Since it has not yet confirmed its uptrend at this point, I almost never buy them.

Base 2 is the sweet spot.

My best returns have come from buying a stock when it comes out of this base.

If done correctly, I can hold through the next base formation and catch a second surge higher.

Base 3 can be equally profitable.

Others are taking notice of the stock at this point, but there is usually still plenty of gas left in the tank.

However, once you get into Bases 4 and 5, the odds of success go down.

This is what I refer to as a “late-stage base.”

I generally only buy stocks coming out of a fourth or fifth base if the setup is extremely tight.

If pullbacks shrink to 3% or 4%, I may still take the trade since I only need to risk a few percentage points on the setup.

But I almost never take my 10% maximum risk on a late-stage base.

When Risk Outweighs Reward

As you can see from the earlier chart, Dillards, Inc. (DDS) is over a year into its uptrend.

On Wednesday, shares broke out of a textbook base formation. But I didn’t take the trade.

The risk was too large to buy a base 4 breakout.

Daily Chart of Dillards, Inc. (DDS) — Source: TradingView

The maximum I am willing to risk on a trade is about 9.1%.

And for me, the risk is too great for a stock this far into its surge where the odds of success are beginning to dwindle.

Sales for Dillards were up over 65% in each of the last two quarters.

Six months ago, I would have taken the trade without a second thought.

But my focus is always on risk first. And the risk is too big at this stage of the run.

A Bonus Trade to Make Today

My good friend and Traders Agency analyst Anthony Speciale recently sent me a trade he is watching on Facebook (FB).

My strategy is to buy strength at the early stages of a breakout. That’s how I trade.
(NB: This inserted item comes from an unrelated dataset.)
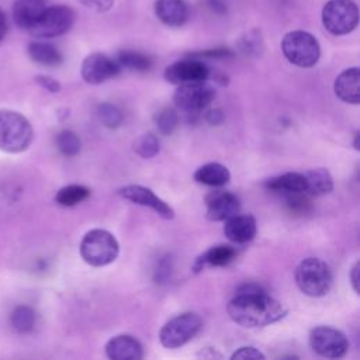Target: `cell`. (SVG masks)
Returning <instances> with one entry per match:
<instances>
[{"label":"cell","instance_id":"ab89813d","mask_svg":"<svg viewBox=\"0 0 360 360\" xmlns=\"http://www.w3.org/2000/svg\"><path fill=\"white\" fill-rule=\"evenodd\" d=\"M6 32H7V20H6L4 13L0 8V42L4 39Z\"/></svg>","mask_w":360,"mask_h":360},{"label":"cell","instance_id":"cb8c5ba5","mask_svg":"<svg viewBox=\"0 0 360 360\" xmlns=\"http://www.w3.org/2000/svg\"><path fill=\"white\" fill-rule=\"evenodd\" d=\"M307 180V190L305 193L309 195H323L332 191L333 188V179L330 173L323 167L311 169L304 173Z\"/></svg>","mask_w":360,"mask_h":360},{"label":"cell","instance_id":"ba28073f","mask_svg":"<svg viewBox=\"0 0 360 360\" xmlns=\"http://www.w3.org/2000/svg\"><path fill=\"white\" fill-rule=\"evenodd\" d=\"M75 22V11L65 4L46 6L28 32L35 38H55L68 32Z\"/></svg>","mask_w":360,"mask_h":360},{"label":"cell","instance_id":"484cf974","mask_svg":"<svg viewBox=\"0 0 360 360\" xmlns=\"http://www.w3.org/2000/svg\"><path fill=\"white\" fill-rule=\"evenodd\" d=\"M90 197V188L82 184H69L58 190L55 195L56 204L62 207H73Z\"/></svg>","mask_w":360,"mask_h":360},{"label":"cell","instance_id":"8fae6325","mask_svg":"<svg viewBox=\"0 0 360 360\" xmlns=\"http://www.w3.org/2000/svg\"><path fill=\"white\" fill-rule=\"evenodd\" d=\"M121 72L118 62L104 53L94 52L84 58L82 63V77L89 84H100L115 77Z\"/></svg>","mask_w":360,"mask_h":360},{"label":"cell","instance_id":"8992f818","mask_svg":"<svg viewBox=\"0 0 360 360\" xmlns=\"http://www.w3.org/2000/svg\"><path fill=\"white\" fill-rule=\"evenodd\" d=\"M202 328V319L195 312H184L169 319L159 332L160 345L166 349H177L190 342Z\"/></svg>","mask_w":360,"mask_h":360},{"label":"cell","instance_id":"9c48e42d","mask_svg":"<svg viewBox=\"0 0 360 360\" xmlns=\"http://www.w3.org/2000/svg\"><path fill=\"white\" fill-rule=\"evenodd\" d=\"M214 97L215 89L207 80H200L179 84L173 94V101L181 111L198 112L208 107Z\"/></svg>","mask_w":360,"mask_h":360},{"label":"cell","instance_id":"4dcf8cb0","mask_svg":"<svg viewBox=\"0 0 360 360\" xmlns=\"http://www.w3.org/2000/svg\"><path fill=\"white\" fill-rule=\"evenodd\" d=\"M155 122L158 129L163 134V135H170L173 134V131L177 128L179 124V117L176 114V111L173 108H162L155 114Z\"/></svg>","mask_w":360,"mask_h":360},{"label":"cell","instance_id":"7c38bea8","mask_svg":"<svg viewBox=\"0 0 360 360\" xmlns=\"http://www.w3.org/2000/svg\"><path fill=\"white\" fill-rule=\"evenodd\" d=\"M118 194L134 204L150 208L163 219L174 218L173 208L167 202H165L160 197H158L150 188H148L145 186L128 184V186H124L122 188H120Z\"/></svg>","mask_w":360,"mask_h":360},{"label":"cell","instance_id":"e575fe53","mask_svg":"<svg viewBox=\"0 0 360 360\" xmlns=\"http://www.w3.org/2000/svg\"><path fill=\"white\" fill-rule=\"evenodd\" d=\"M190 56L191 58H229L232 56V51L228 48H215V49H205L201 52H195Z\"/></svg>","mask_w":360,"mask_h":360},{"label":"cell","instance_id":"9a60e30c","mask_svg":"<svg viewBox=\"0 0 360 360\" xmlns=\"http://www.w3.org/2000/svg\"><path fill=\"white\" fill-rule=\"evenodd\" d=\"M105 354L111 360H141L143 357V349L136 338L118 335L107 342Z\"/></svg>","mask_w":360,"mask_h":360},{"label":"cell","instance_id":"d6986e66","mask_svg":"<svg viewBox=\"0 0 360 360\" xmlns=\"http://www.w3.org/2000/svg\"><path fill=\"white\" fill-rule=\"evenodd\" d=\"M45 8L46 0H15L13 6V17L15 24L28 32Z\"/></svg>","mask_w":360,"mask_h":360},{"label":"cell","instance_id":"1f68e13d","mask_svg":"<svg viewBox=\"0 0 360 360\" xmlns=\"http://www.w3.org/2000/svg\"><path fill=\"white\" fill-rule=\"evenodd\" d=\"M239 48L243 53L246 55H252V53H257L259 49L262 48V39L260 35L257 34V31H252L249 34H246L240 42H239Z\"/></svg>","mask_w":360,"mask_h":360},{"label":"cell","instance_id":"4fadbf2b","mask_svg":"<svg viewBox=\"0 0 360 360\" xmlns=\"http://www.w3.org/2000/svg\"><path fill=\"white\" fill-rule=\"evenodd\" d=\"M210 69L197 58L177 60L165 69V79L172 84H183L190 82L208 80Z\"/></svg>","mask_w":360,"mask_h":360},{"label":"cell","instance_id":"4316f807","mask_svg":"<svg viewBox=\"0 0 360 360\" xmlns=\"http://www.w3.org/2000/svg\"><path fill=\"white\" fill-rule=\"evenodd\" d=\"M11 326L20 333H28L37 323V314L28 305H18L13 309L10 316Z\"/></svg>","mask_w":360,"mask_h":360},{"label":"cell","instance_id":"52a82bcc","mask_svg":"<svg viewBox=\"0 0 360 360\" xmlns=\"http://www.w3.org/2000/svg\"><path fill=\"white\" fill-rule=\"evenodd\" d=\"M359 22V8L353 0H329L322 8V24L333 35L352 32Z\"/></svg>","mask_w":360,"mask_h":360},{"label":"cell","instance_id":"83f0119b","mask_svg":"<svg viewBox=\"0 0 360 360\" xmlns=\"http://www.w3.org/2000/svg\"><path fill=\"white\" fill-rule=\"evenodd\" d=\"M56 148L62 155L72 158L80 152L82 142L73 131L63 129L56 135Z\"/></svg>","mask_w":360,"mask_h":360},{"label":"cell","instance_id":"8d00e7d4","mask_svg":"<svg viewBox=\"0 0 360 360\" xmlns=\"http://www.w3.org/2000/svg\"><path fill=\"white\" fill-rule=\"evenodd\" d=\"M359 269H360V263L356 262L350 270V274H349V278H350V283H352V287L354 290L356 294H359Z\"/></svg>","mask_w":360,"mask_h":360},{"label":"cell","instance_id":"3957f363","mask_svg":"<svg viewBox=\"0 0 360 360\" xmlns=\"http://www.w3.org/2000/svg\"><path fill=\"white\" fill-rule=\"evenodd\" d=\"M295 283L305 295L323 297L333 283L332 270L326 262L318 257H307L295 269Z\"/></svg>","mask_w":360,"mask_h":360},{"label":"cell","instance_id":"836d02e7","mask_svg":"<svg viewBox=\"0 0 360 360\" xmlns=\"http://www.w3.org/2000/svg\"><path fill=\"white\" fill-rule=\"evenodd\" d=\"M84 7L94 10L97 13L108 11L114 6V0H77Z\"/></svg>","mask_w":360,"mask_h":360},{"label":"cell","instance_id":"6da1fadb","mask_svg":"<svg viewBox=\"0 0 360 360\" xmlns=\"http://www.w3.org/2000/svg\"><path fill=\"white\" fill-rule=\"evenodd\" d=\"M229 318L245 328H260L276 323L287 315V308L256 283H245L228 302Z\"/></svg>","mask_w":360,"mask_h":360},{"label":"cell","instance_id":"277c9868","mask_svg":"<svg viewBox=\"0 0 360 360\" xmlns=\"http://www.w3.org/2000/svg\"><path fill=\"white\" fill-rule=\"evenodd\" d=\"M118 253V240L111 232L105 229H90L80 242L82 259L94 267H103L112 263Z\"/></svg>","mask_w":360,"mask_h":360},{"label":"cell","instance_id":"7a4b0ae2","mask_svg":"<svg viewBox=\"0 0 360 360\" xmlns=\"http://www.w3.org/2000/svg\"><path fill=\"white\" fill-rule=\"evenodd\" d=\"M34 129L30 121L13 110H0V150L20 153L30 148Z\"/></svg>","mask_w":360,"mask_h":360},{"label":"cell","instance_id":"f35d334b","mask_svg":"<svg viewBox=\"0 0 360 360\" xmlns=\"http://www.w3.org/2000/svg\"><path fill=\"white\" fill-rule=\"evenodd\" d=\"M224 120V115H222V112L219 111V110H211L208 114H207V121L210 122V124H219L221 121Z\"/></svg>","mask_w":360,"mask_h":360},{"label":"cell","instance_id":"5bb4252c","mask_svg":"<svg viewBox=\"0 0 360 360\" xmlns=\"http://www.w3.org/2000/svg\"><path fill=\"white\" fill-rule=\"evenodd\" d=\"M205 215L211 221H226L239 214V198L226 190H214L205 195Z\"/></svg>","mask_w":360,"mask_h":360},{"label":"cell","instance_id":"60d3db41","mask_svg":"<svg viewBox=\"0 0 360 360\" xmlns=\"http://www.w3.org/2000/svg\"><path fill=\"white\" fill-rule=\"evenodd\" d=\"M353 146H354V149H357V150H359V132H356V134H354V141H353Z\"/></svg>","mask_w":360,"mask_h":360},{"label":"cell","instance_id":"7402d4cb","mask_svg":"<svg viewBox=\"0 0 360 360\" xmlns=\"http://www.w3.org/2000/svg\"><path fill=\"white\" fill-rule=\"evenodd\" d=\"M229 179L231 173L226 166L217 162L205 163L194 172V180L210 187H222L229 181Z\"/></svg>","mask_w":360,"mask_h":360},{"label":"cell","instance_id":"ac0fdd59","mask_svg":"<svg viewBox=\"0 0 360 360\" xmlns=\"http://www.w3.org/2000/svg\"><path fill=\"white\" fill-rule=\"evenodd\" d=\"M156 17L167 27H181L188 18V8L184 0H156Z\"/></svg>","mask_w":360,"mask_h":360},{"label":"cell","instance_id":"74e56055","mask_svg":"<svg viewBox=\"0 0 360 360\" xmlns=\"http://www.w3.org/2000/svg\"><path fill=\"white\" fill-rule=\"evenodd\" d=\"M207 4L217 14L226 13V4L224 3V0H207Z\"/></svg>","mask_w":360,"mask_h":360},{"label":"cell","instance_id":"e0dca14e","mask_svg":"<svg viewBox=\"0 0 360 360\" xmlns=\"http://www.w3.org/2000/svg\"><path fill=\"white\" fill-rule=\"evenodd\" d=\"M360 72L359 68L345 69L335 80L333 89L336 96L347 104H359L360 101Z\"/></svg>","mask_w":360,"mask_h":360},{"label":"cell","instance_id":"30bf717a","mask_svg":"<svg viewBox=\"0 0 360 360\" xmlns=\"http://www.w3.org/2000/svg\"><path fill=\"white\" fill-rule=\"evenodd\" d=\"M311 349L326 359L343 357L349 350V340L343 332L332 326H316L309 332Z\"/></svg>","mask_w":360,"mask_h":360},{"label":"cell","instance_id":"5b68a950","mask_svg":"<svg viewBox=\"0 0 360 360\" xmlns=\"http://www.w3.org/2000/svg\"><path fill=\"white\" fill-rule=\"evenodd\" d=\"M281 51L285 59L300 68H311L321 58V46L318 39L301 30L287 32L281 39Z\"/></svg>","mask_w":360,"mask_h":360},{"label":"cell","instance_id":"44dd1931","mask_svg":"<svg viewBox=\"0 0 360 360\" xmlns=\"http://www.w3.org/2000/svg\"><path fill=\"white\" fill-rule=\"evenodd\" d=\"M236 257V250L229 245H217L205 250L197 257L194 263V270L201 271L204 267H224L228 266Z\"/></svg>","mask_w":360,"mask_h":360},{"label":"cell","instance_id":"d6a6232c","mask_svg":"<svg viewBox=\"0 0 360 360\" xmlns=\"http://www.w3.org/2000/svg\"><path fill=\"white\" fill-rule=\"evenodd\" d=\"M232 360H236V359H240V360H246V359H264V354L253 347V346H243V347H239L238 350H235L231 356Z\"/></svg>","mask_w":360,"mask_h":360},{"label":"cell","instance_id":"603a6c76","mask_svg":"<svg viewBox=\"0 0 360 360\" xmlns=\"http://www.w3.org/2000/svg\"><path fill=\"white\" fill-rule=\"evenodd\" d=\"M30 58L44 66H59L63 62V56L56 46L49 42L32 41L28 45Z\"/></svg>","mask_w":360,"mask_h":360},{"label":"cell","instance_id":"d4e9b609","mask_svg":"<svg viewBox=\"0 0 360 360\" xmlns=\"http://www.w3.org/2000/svg\"><path fill=\"white\" fill-rule=\"evenodd\" d=\"M115 60L118 65L128 70H135V72H146L152 66V59L138 51L134 49H122L118 52Z\"/></svg>","mask_w":360,"mask_h":360},{"label":"cell","instance_id":"2e32d148","mask_svg":"<svg viewBox=\"0 0 360 360\" xmlns=\"http://www.w3.org/2000/svg\"><path fill=\"white\" fill-rule=\"evenodd\" d=\"M256 219L249 214H236L225 221V236L238 245L250 242L256 235Z\"/></svg>","mask_w":360,"mask_h":360},{"label":"cell","instance_id":"f1b7e54d","mask_svg":"<svg viewBox=\"0 0 360 360\" xmlns=\"http://www.w3.org/2000/svg\"><path fill=\"white\" fill-rule=\"evenodd\" d=\"M97 117L101 121V124L105 125L107 128H117L122 124V120H124L121 110L117 105L110 103H103L98 105Z\"/></svg>","mask_w":360,"mask_h":360},{"label":"cell","instance_id":"d590c367","mask_svg":"<svg viewBox=\"0 0 360 360\" xmlns=\"http://www.w3.org/2000/svg\"><path fill=\"white\" fill-rule=\"evenodd\" d=\"M35 82L44 87L45 90H48L49 93H58L60 90V83L58 80H55L53 77L51 76H46V75H38L35 76Z\"/></svg>","mask_w":360,"mask_h":360},{"label":"cell","instance_id":"f546056e","mask_svg":"<svg viewBox=\"0 0 360 360\" xmlns=\"http://www.w3.org/2000/svg\"><path fill=\"white\" fill-rule=\"evenodd\" d=\"M160 143L153 134H145L139 136L134 143V150L145 159H150L159 153Z\"/></svg>","mask_w":360,"mask_h":360},{"label":"cell","instance_id":"ffe728a7","mask_svg":"<svg viewBox=\"0 0 360 360\" xmlns=\"http://www.w3.org/2000/svg\"><path fill=\"white\" fill-rule=\"evenodd\" d=\"M263 186L274 193L283 194H294V193H305L307 180L304 173L300 172H287L278 176H273L267 179Z\"/></svg>","mask_w":360,"mask_h":360}]
</instances>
But there is more than one way to skin a cat.

Plus, I’ve seen Anthony’s account statements. The boy knows what he’s doing.

Here’s his chart analysis:

Daily Chart of Facebook (FB) — Source: TradingView

Anthony is preparing to buy the dip in Facebook. He sees a pile of support near his “buy zone” below the $328 area.
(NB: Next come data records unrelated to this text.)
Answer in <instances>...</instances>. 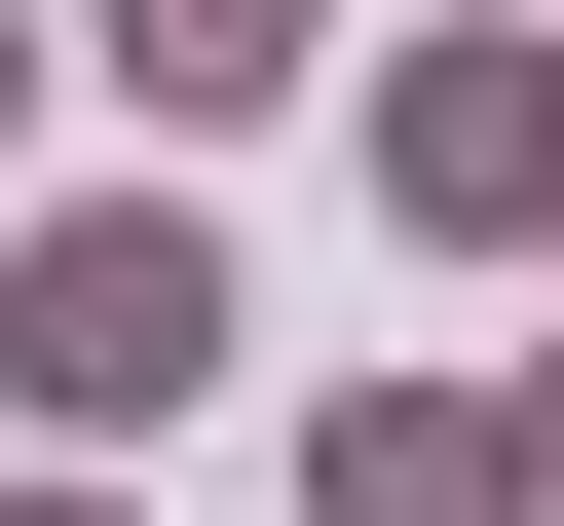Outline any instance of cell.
Wrapping results in <instances>:
<instances>
[{
    "instance_id": "3",
    "label": "cell",
    "mask_w": 564,
    "mask_h": 526,
    "mask_svg": "<svg viewBox=\"0 0 564 526\" xmlns=\"http://www.w3.org/2000/svg\"><path fill=\"white\" fill-rule=\"evenodd\" d=\"M302 526H527V376H339L302 414Z\"/></svg>"
},
{
    "instance_id": "7",
    "label": "cell",
    "mask_w": 564,
    "mask_h": 526,
    "mask_svg": "<svg viewBox=\"0 0 564 526\" xmlns=\"http://www.w3.org/2000/svg\"><path fill=\"white\" fill-rule=\"evenodd\" d=\"M527 526H564V339H527Z\"/></svg>"
},
{
    "instance_id": "4",
    "label": "cell",
    "mask_w": 564,
    "mask_h": 526,
    "mask_svg": "<svg viewBox=\"0 0 564 526\" xmlns=\"http://www.w3.org/2000/svg\"><path fill=\"white\" fill-rule=\"evenodd\" d=\"M76 76H113L151 151H226V113H302V76H339V0H76Z\"/></svg>"
},
{
    "instance_id": "1",
    "label": "cell",
    "mask_w": 564,
    "mask_h": 526,
    "mask_svg": "<svg viewBox=\"0 0 564 526\" xmlns=\"http://www.w3.org/2000/svg\"><path fill=\"white\" fill-rule=\"evenodd\" d=\"M226 376V226L188 188H0V451H151Z\"/></svg>"
},
{
    "instance_id": "6",
    "label": "cell",
    "mask_w": 564,
    "mask_h": 526,
    "mask_svg": "<svg viewBox=\"0 0 564 526\" xmlns=\"http://www.w3.org/2000/svg\"><path fill=\"white\" fill-rule=\"evenodd\" d=\"M0 526H151V489H113V451H0Z\"/></svg>"
},
{
    "instance_id": "5",
    "label": "cell",
    "mask_w": 564,
    "mask_h": 526,
    "mask_svg": "<svg viewBox=\"0 0 564 526\" xmlns=\"http://www.w3.org/2000/svg\"><path fill=\"white\" fill-rule=\"evenodd\" d=\"M39 113H76V0H0V188H39Z\"/></svg>"
},
{
    "instance_id": "2",
    "label": "cell",
    "mask_w": 564,
    "mask_h": 526,
    "mask_svg": "<svg viewBox=\"0 0 564 526\" xmlns=\"http://www.w3.org/2000/svg\"><path fill=\"white\" fill-rule=\"evenodd\" d=\"M339 113L414 263H564V39H339Z\"/></svg>"
}]
</instances>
The teal, black and blue lines representing daily, weekly and monthly support all exist within that zone.

He wants to buy if FB stock trades below $328, with a stop at $295 for 10% risk on the trade.

His target for the upside is $375 – 14.3% above his entry point.

But instead of buying the stock, Anthony plans to use a stock option to achieve the highest possible return.

If FB stock enters his buy zone, he will buy the FB January 21st (2022) $380 call option (FB220121C00380000), which currently trades for $9.30.